**THE EXERCISE**
Rewrite the records from the line containing "Thinking about point" through the line containing "168875 millimetres", both included, as a Markdown table with the columns Row and Line. Give each line its own numbered row, and skip blank lines.

**RECORDED INFORMATION**
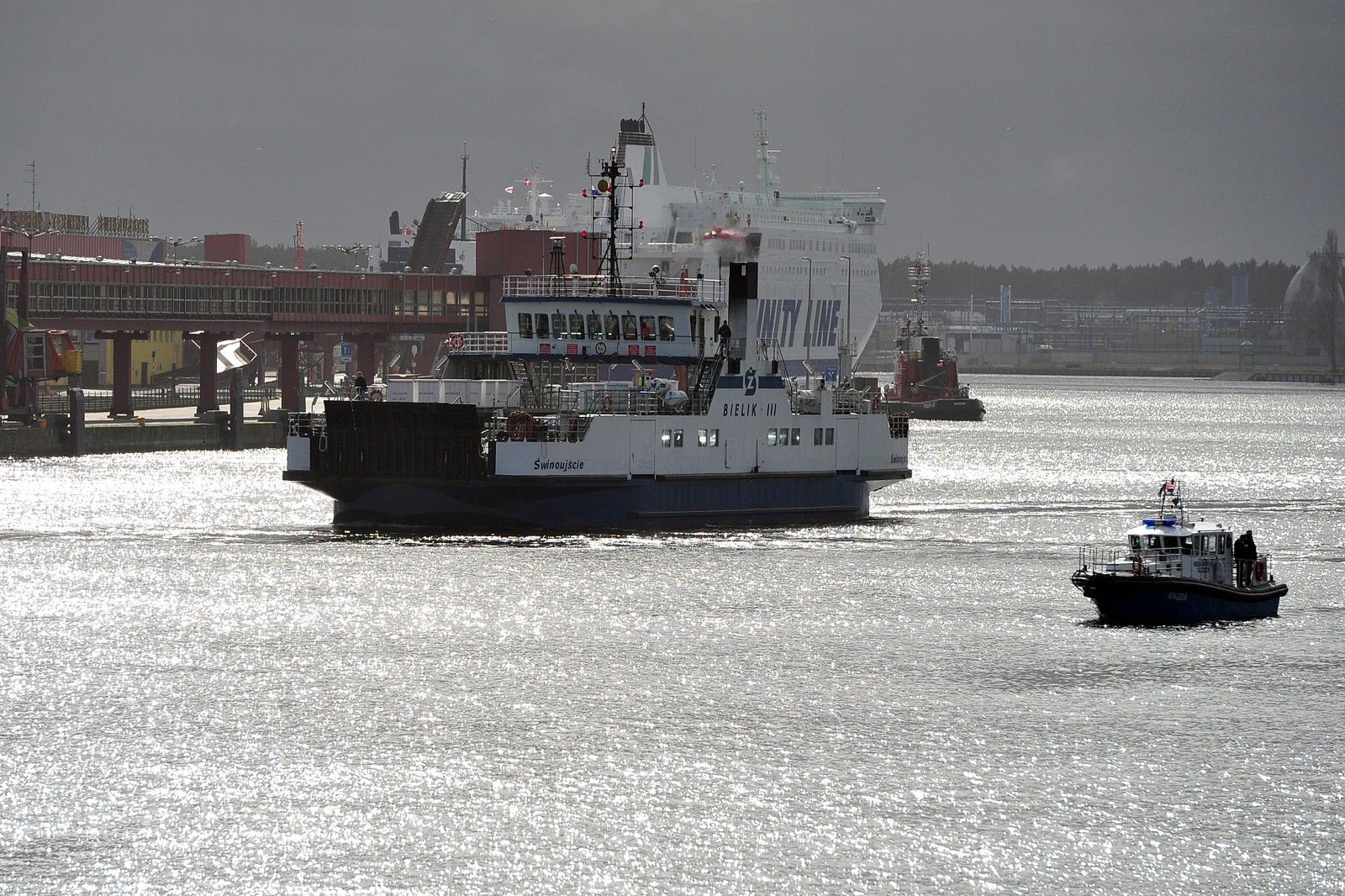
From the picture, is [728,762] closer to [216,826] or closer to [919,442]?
[216,826]

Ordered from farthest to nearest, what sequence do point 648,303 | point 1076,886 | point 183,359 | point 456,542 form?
point 183,359
point 648,303
point 456,542
point 1076,886

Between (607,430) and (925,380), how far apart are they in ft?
373

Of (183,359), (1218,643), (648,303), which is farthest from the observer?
(183,359)

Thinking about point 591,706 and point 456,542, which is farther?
point 456,542

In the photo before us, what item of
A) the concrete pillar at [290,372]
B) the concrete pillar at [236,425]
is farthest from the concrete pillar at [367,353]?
the concrete pillar at [236,425]

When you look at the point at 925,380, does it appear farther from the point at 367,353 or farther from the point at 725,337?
the point at 725,337

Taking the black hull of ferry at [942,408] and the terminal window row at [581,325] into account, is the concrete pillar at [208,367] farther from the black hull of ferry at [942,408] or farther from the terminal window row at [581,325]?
the black hull of ferry at [942,408]

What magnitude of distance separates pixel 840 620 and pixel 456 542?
1632cm

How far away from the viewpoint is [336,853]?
2797cm

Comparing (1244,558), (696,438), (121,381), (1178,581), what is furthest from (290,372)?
(1178,581)

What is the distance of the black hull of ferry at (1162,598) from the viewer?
149 ft

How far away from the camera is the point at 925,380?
168875 millimetres

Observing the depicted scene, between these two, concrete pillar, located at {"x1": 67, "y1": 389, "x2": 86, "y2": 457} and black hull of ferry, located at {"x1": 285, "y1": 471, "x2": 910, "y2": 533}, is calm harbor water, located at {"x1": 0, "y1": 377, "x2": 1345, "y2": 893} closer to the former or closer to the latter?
black hull of ferry, located at {"x1": 285, "y1": 471, "x2": 910, "y2": 533}

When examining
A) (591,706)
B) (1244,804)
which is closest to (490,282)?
(591,706)
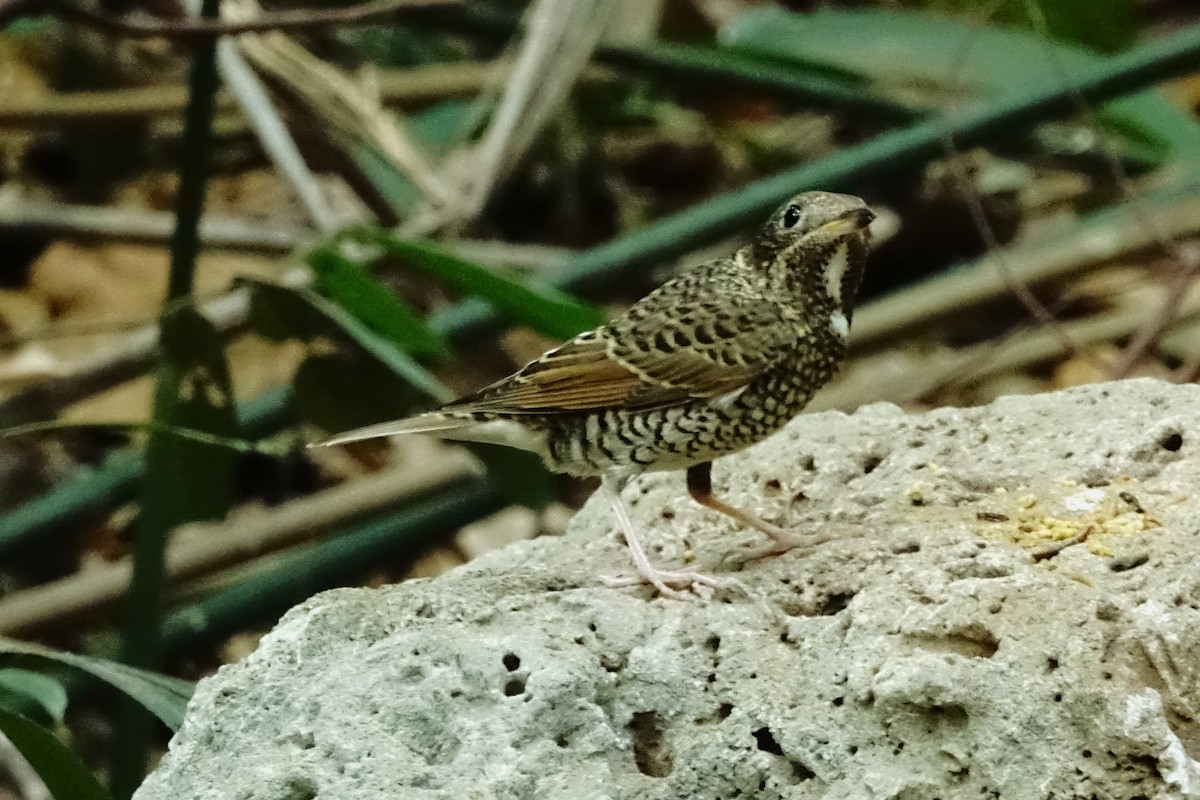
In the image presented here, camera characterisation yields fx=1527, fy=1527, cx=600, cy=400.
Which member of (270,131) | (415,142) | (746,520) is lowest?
(746,520)

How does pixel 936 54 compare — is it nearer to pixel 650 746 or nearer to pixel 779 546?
pixel 779 546

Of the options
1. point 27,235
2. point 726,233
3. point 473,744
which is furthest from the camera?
point 27,235

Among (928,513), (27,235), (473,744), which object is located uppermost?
(27,235)

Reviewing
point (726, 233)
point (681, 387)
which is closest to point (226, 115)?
point (726, 233)

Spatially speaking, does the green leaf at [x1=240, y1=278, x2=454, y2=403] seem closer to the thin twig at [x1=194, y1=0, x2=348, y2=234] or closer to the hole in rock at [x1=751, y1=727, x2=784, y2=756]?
the hole in rock at [x1=751, y1=727, x2=784, y2=756]

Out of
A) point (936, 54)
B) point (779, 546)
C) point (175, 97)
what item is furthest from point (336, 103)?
point (779, 546)

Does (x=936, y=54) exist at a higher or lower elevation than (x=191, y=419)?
higher

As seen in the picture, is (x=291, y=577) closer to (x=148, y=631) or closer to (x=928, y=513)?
(x=148, y=631)

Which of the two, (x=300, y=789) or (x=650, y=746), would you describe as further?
(x=650, y=746)
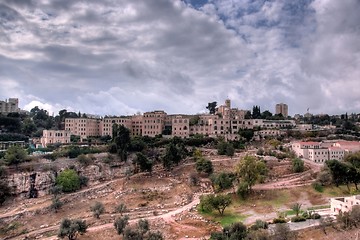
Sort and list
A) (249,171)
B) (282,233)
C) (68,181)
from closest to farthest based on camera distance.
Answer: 1. (282,233)
2. (249,171)
3. (68,181)

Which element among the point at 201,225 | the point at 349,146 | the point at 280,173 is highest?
the point at 349,146

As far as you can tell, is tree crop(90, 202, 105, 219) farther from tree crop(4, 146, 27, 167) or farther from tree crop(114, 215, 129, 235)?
tree crop(4, 146, 27, 167)

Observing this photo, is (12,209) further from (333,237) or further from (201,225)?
(333,237)

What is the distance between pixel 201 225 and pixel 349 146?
44.8 metres

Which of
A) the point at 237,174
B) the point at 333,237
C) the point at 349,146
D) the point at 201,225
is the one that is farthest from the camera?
the point at 349,146

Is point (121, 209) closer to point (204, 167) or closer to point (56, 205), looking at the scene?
point (56, 205)

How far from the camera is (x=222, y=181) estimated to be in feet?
181

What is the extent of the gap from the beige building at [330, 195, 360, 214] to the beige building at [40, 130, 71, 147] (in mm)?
64303

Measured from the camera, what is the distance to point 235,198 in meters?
53.4

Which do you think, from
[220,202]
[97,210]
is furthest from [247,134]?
[97,210]

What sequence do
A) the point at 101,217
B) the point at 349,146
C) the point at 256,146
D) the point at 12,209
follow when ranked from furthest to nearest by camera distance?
the point at 256,146 < the point at 349,146 < the point at 12,209 < the point at 101,217

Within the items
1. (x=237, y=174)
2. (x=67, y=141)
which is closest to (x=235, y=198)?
(x=237, y=174)

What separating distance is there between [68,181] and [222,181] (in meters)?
26.0

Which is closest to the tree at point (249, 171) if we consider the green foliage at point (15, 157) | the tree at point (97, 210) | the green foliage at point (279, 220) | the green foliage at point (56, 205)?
the green foliage at point (279, 220)
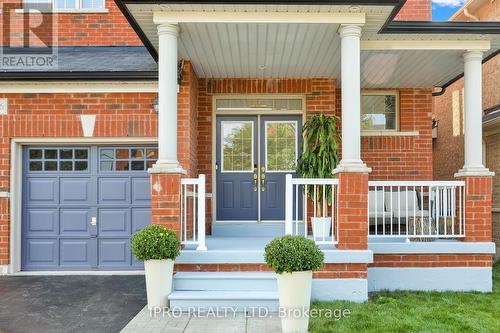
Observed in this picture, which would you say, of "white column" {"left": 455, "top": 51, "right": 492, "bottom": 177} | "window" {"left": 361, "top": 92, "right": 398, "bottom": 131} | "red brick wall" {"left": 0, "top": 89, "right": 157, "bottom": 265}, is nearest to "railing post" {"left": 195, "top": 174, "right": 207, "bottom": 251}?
"red brick wall" {"left": 0, "top": 89, "right": 157, "bottom": 265}

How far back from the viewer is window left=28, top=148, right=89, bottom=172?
7277mm

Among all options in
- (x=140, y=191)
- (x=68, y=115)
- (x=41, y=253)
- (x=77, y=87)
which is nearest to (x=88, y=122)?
(x=68, y=115)

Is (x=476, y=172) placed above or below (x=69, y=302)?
above

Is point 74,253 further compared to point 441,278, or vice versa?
point 74,253

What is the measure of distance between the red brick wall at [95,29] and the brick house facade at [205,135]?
18 millimetres

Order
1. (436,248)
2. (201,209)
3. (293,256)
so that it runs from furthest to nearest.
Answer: (436,248) < (201,209) < (293,256)

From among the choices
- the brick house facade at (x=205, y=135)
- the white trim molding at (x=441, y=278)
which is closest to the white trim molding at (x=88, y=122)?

**RESPONSE FOR THIS EXERCISE**
| Row | Line |
|---|---|
| 1 | Thinking about point 591,706 and point 456,542, which is farther? |
| 2 | point 456,542 |
| 3 | In the photo before us, what item of |
| 4 | A) the concrete pillar at [290,372] |
| 5 | B) the concrete pillar at [236,425] |
| 6 | is farthest from the concrete pillar at [367,353]? |
| 7 | the concrete pillar at [236,425] |
| 8 | When you look at the point at 925,380, does it appear farther from the point at 367,353 or farther from the point at 725,337? |
| 9 | the point at 725,337 |
| 10 | Taking the black hull of ferry at [942,408] and the terminal window row at [581,325] into account, is the concrete pillar at [208,367] farther from the black hull of ferry at [942,408] or farther from the terminal window row at [581,325]? |
| 11 | the black hull of ferry at [942,408] |
| 12 | What magnitude of distance separates pixel 840 620 and pixel 456 542? |
| 13 | 1632cm |
| 14 | How far away from the viewpoint is [336,853]? |
| 15 | 2797cm |
| 16 | Comparing (1244,558), (696,438), (121,381), (1178,581), what is furthest from (290,372)? |
| 17 | (1178,581) |
| 18 | What is the distance of the black hull of ferry at (1162,598) from the viewer? |
| 19 | 149 ft |
| 20 | How far away from the camera is the point at 925,380? |
| 21 | 168875 millimetres |